## Supplied data
※ ※ ※

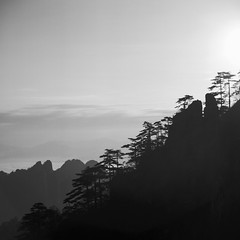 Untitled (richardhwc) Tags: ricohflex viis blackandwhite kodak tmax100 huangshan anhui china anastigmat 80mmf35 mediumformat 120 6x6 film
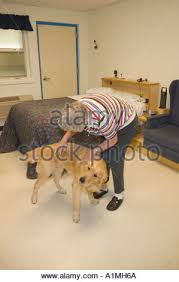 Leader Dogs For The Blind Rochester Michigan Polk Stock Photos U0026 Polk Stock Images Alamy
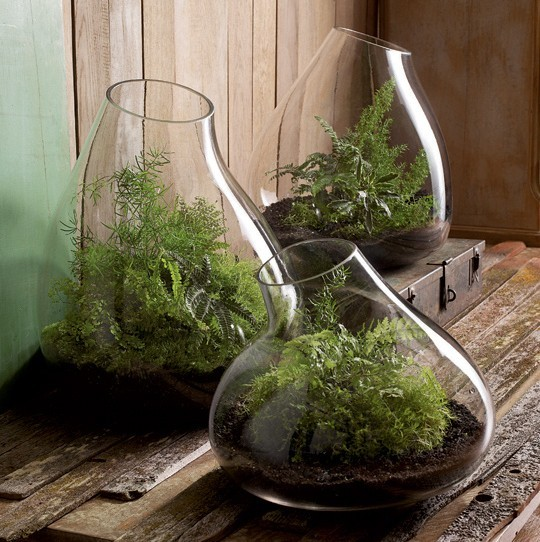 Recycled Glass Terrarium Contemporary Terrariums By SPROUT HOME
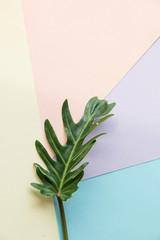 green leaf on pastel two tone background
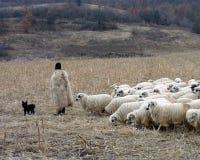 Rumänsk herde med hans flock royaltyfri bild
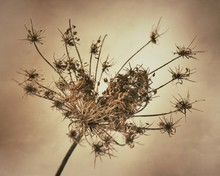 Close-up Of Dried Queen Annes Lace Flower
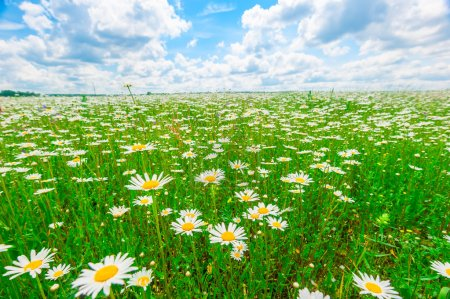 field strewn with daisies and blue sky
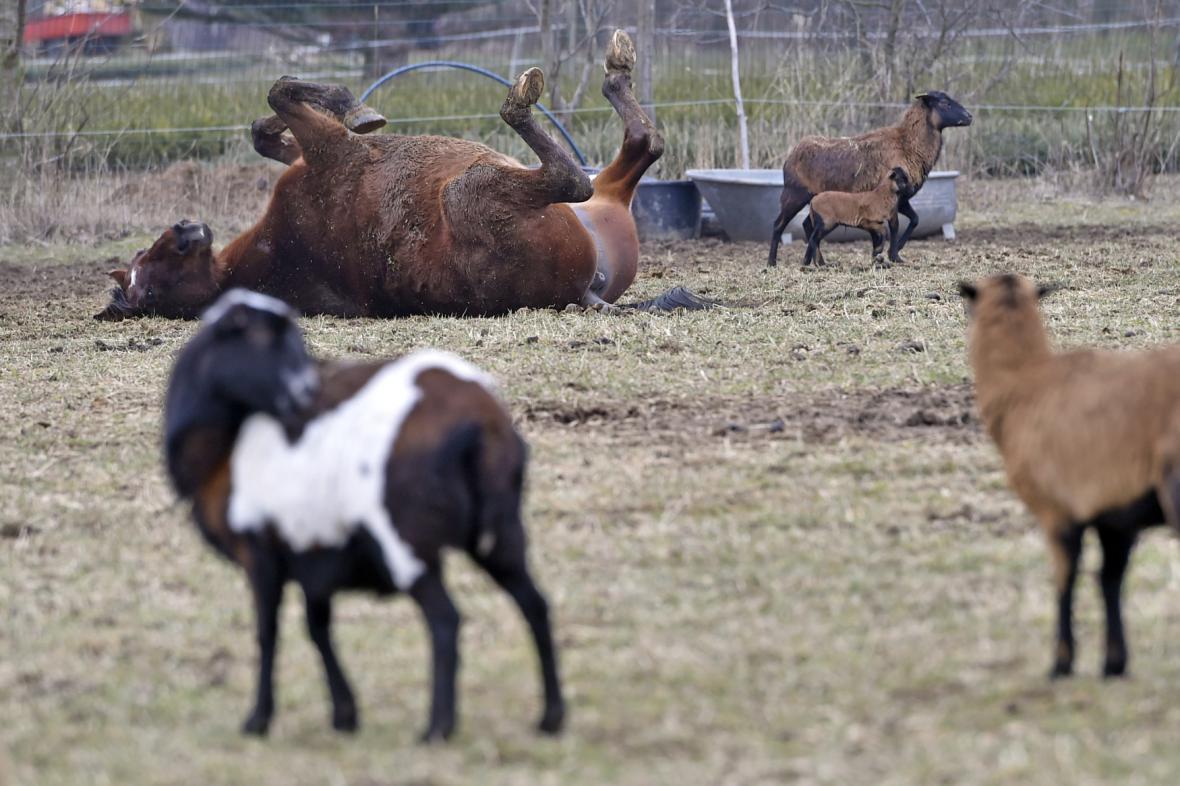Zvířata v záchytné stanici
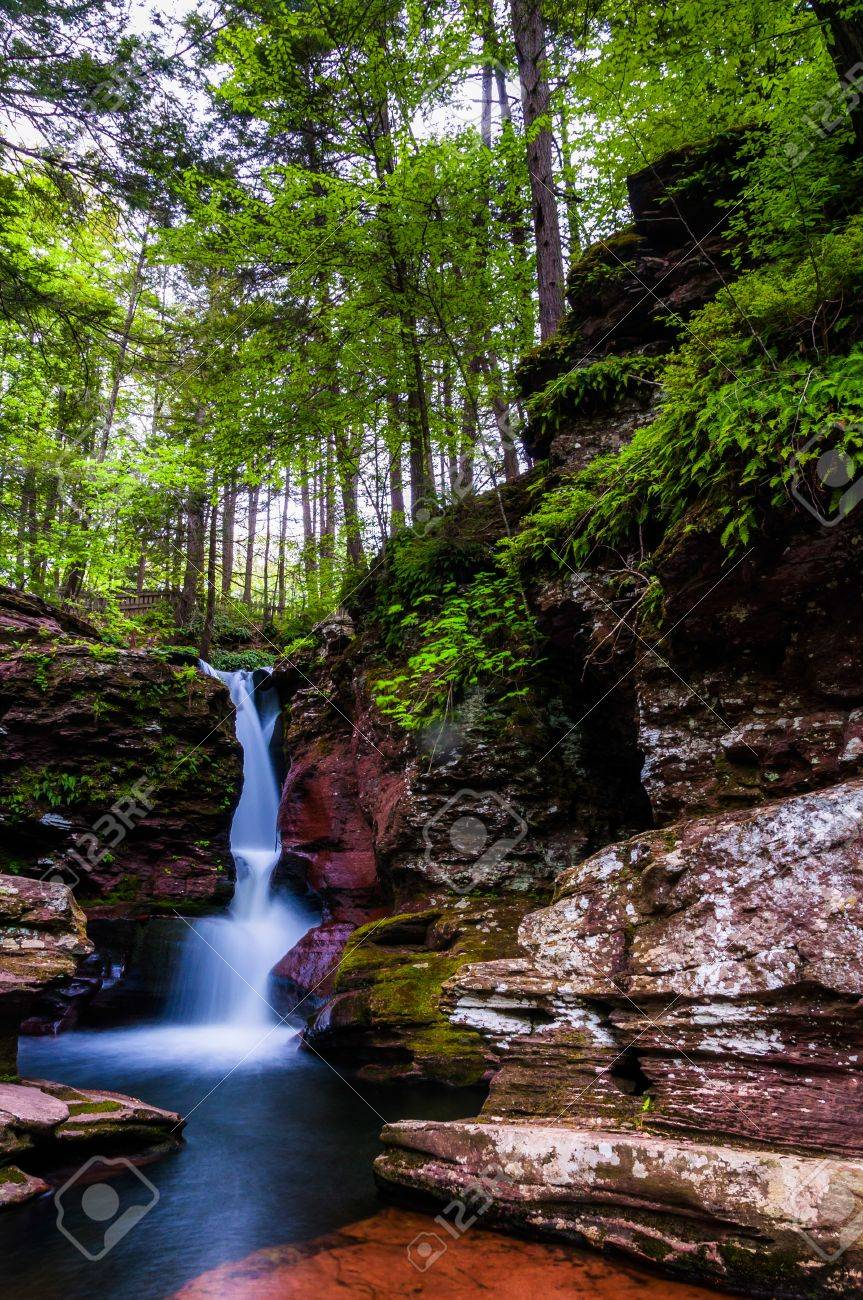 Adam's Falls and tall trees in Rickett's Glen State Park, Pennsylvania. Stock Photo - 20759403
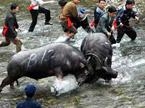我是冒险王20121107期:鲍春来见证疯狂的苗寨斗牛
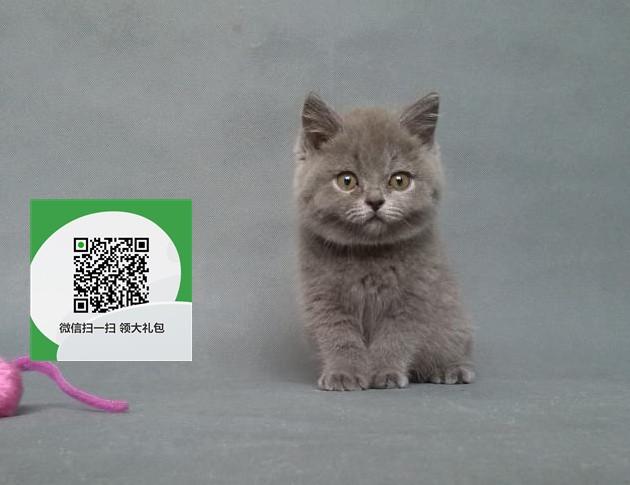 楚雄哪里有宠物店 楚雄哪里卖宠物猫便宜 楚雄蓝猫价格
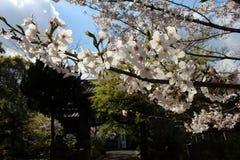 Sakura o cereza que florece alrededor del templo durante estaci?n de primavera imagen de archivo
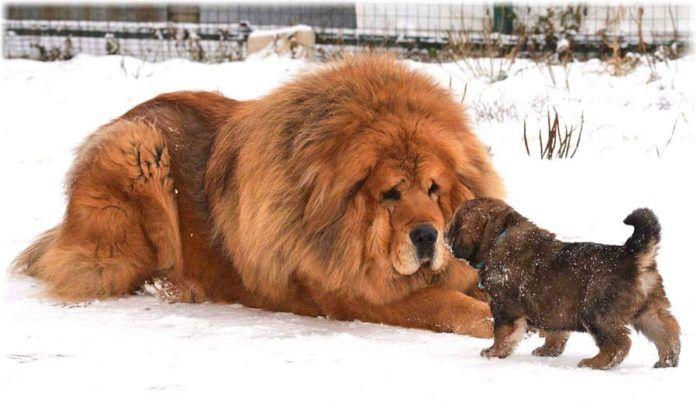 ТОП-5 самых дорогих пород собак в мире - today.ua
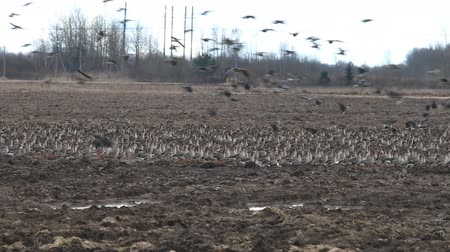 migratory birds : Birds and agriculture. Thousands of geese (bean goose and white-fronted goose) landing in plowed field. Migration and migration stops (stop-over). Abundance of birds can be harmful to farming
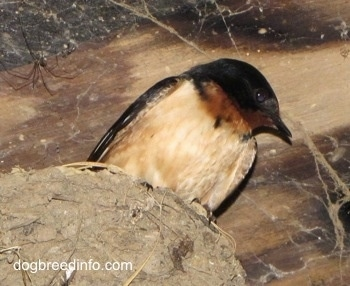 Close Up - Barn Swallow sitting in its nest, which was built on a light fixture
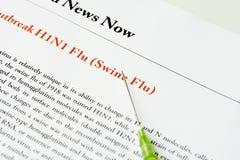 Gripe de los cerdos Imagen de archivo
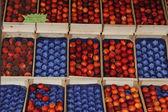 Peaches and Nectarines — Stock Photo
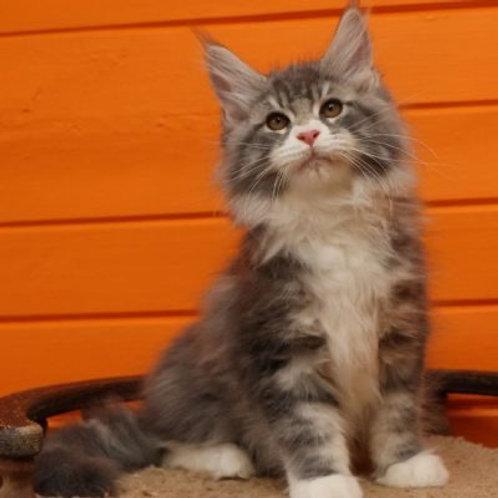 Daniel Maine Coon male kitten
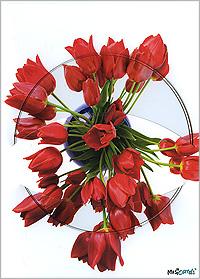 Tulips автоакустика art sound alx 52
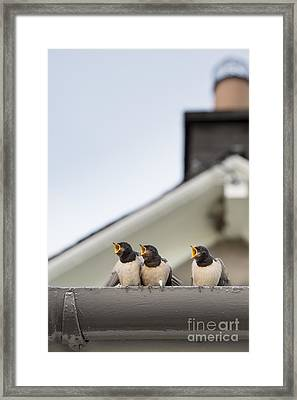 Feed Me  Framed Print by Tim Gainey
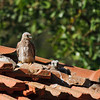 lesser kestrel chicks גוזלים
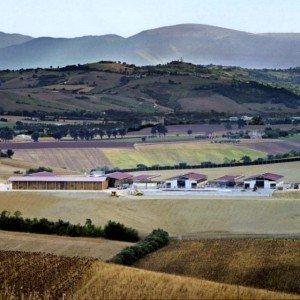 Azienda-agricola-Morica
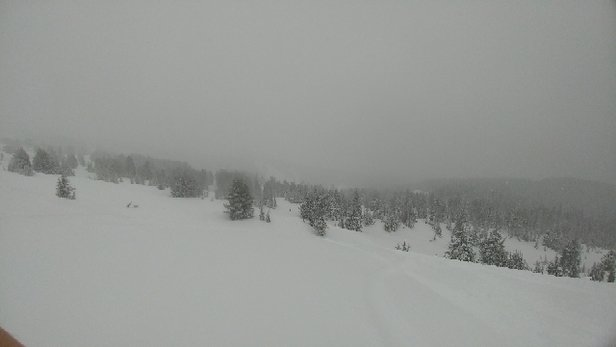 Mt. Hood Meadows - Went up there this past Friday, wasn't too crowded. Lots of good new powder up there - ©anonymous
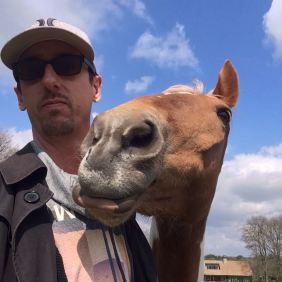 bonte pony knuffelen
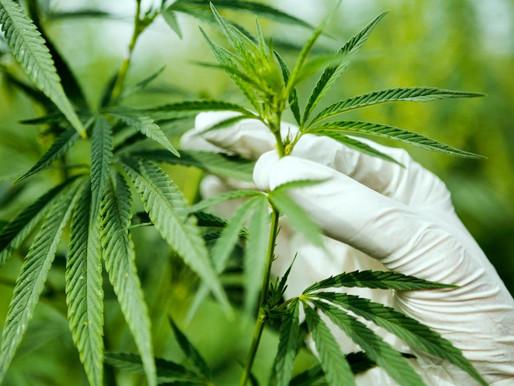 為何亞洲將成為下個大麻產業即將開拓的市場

※ ※ ※

## Exercise directions
Output the records above unchanged, minus their pictures.

## Written reply
 Untitled (richardhwc) Tags: ricohflex viis blackandwhite kodak tmax100 huangshan anhui china anastigmat 80mmf35 mediumformat 120 6x6 film
 Leader Dogs For The Blind Rochester Michigan Polk Stock Photos U0026 Polk Stock Images Alamy
 Recycled Glass Terrarium Contemporary Terrariums By SPROUT HOME
 green leaf on pastel two tone background
 Rumänsk herde med hans flock royaltyfri bild
 Close-up Of Dried Queen Annes Lace Flower
 field strewn with daisies and blue sky
Zvířata v záchytné stanici
 Adam's Falls and tall trees in Rickett's Glen State Park, Pennsylvania. Stock Photo - 20759403
我是冒险王20121107期:鲍春来见证疯狂的苗寨斗牛
 楚雄哪里有宠物店 楚雄哪里卖宠物猫便宜 楚雄蓝猫价格
 Sakura o cereza que florece alrededor del templo durante estaci?n de primavera imagen de archivo
 ТОП-5 самых дорогих пород собак в мире - today.ua
 migratory birds : Birds and agriculture. Thousands of geese (bean goose and white-fronted goose) landing in plowed field. Migration and migration stops (stop-over). Abundance of birds can be harmful to farming
 Close Up - Barn Swallow sitting in its nest, which was built on a light fixture
 Gripe de los cerdos Imagen de archivo
 Peaches and Nectarines — Stock Photo
 Daniel Maine Coon male kitten
 Tulips автоакустика art sound alx 52
 Feed Me  Framed Print by Tim Gainey
 lesser kestrel chicks גוזלים
 Azienda-agricola-Morica
 Mt. Hood Meadows - Went up there this past Friday, wasn't too crowded. Lots of good new powder up there - ©anonymous
 bonte pony knuffelen
 為何亞洲將成為下個大麻產業即將開拓的市場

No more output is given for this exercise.